══ Extracted information

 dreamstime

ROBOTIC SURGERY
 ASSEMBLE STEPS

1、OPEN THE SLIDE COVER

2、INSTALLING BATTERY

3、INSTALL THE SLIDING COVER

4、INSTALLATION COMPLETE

════

# Task brief
All of the data above should be reproduced verbatim.

# Response area
 dreamstime

ROBOTIC SURGERY
 ASSEMBLE STEPS

1、OPEN THE SLIDE COVER

2、INSTALLING BATTERY

3、INSTALL THE SLIDING COVER

4、INSTALLATION COMPLETE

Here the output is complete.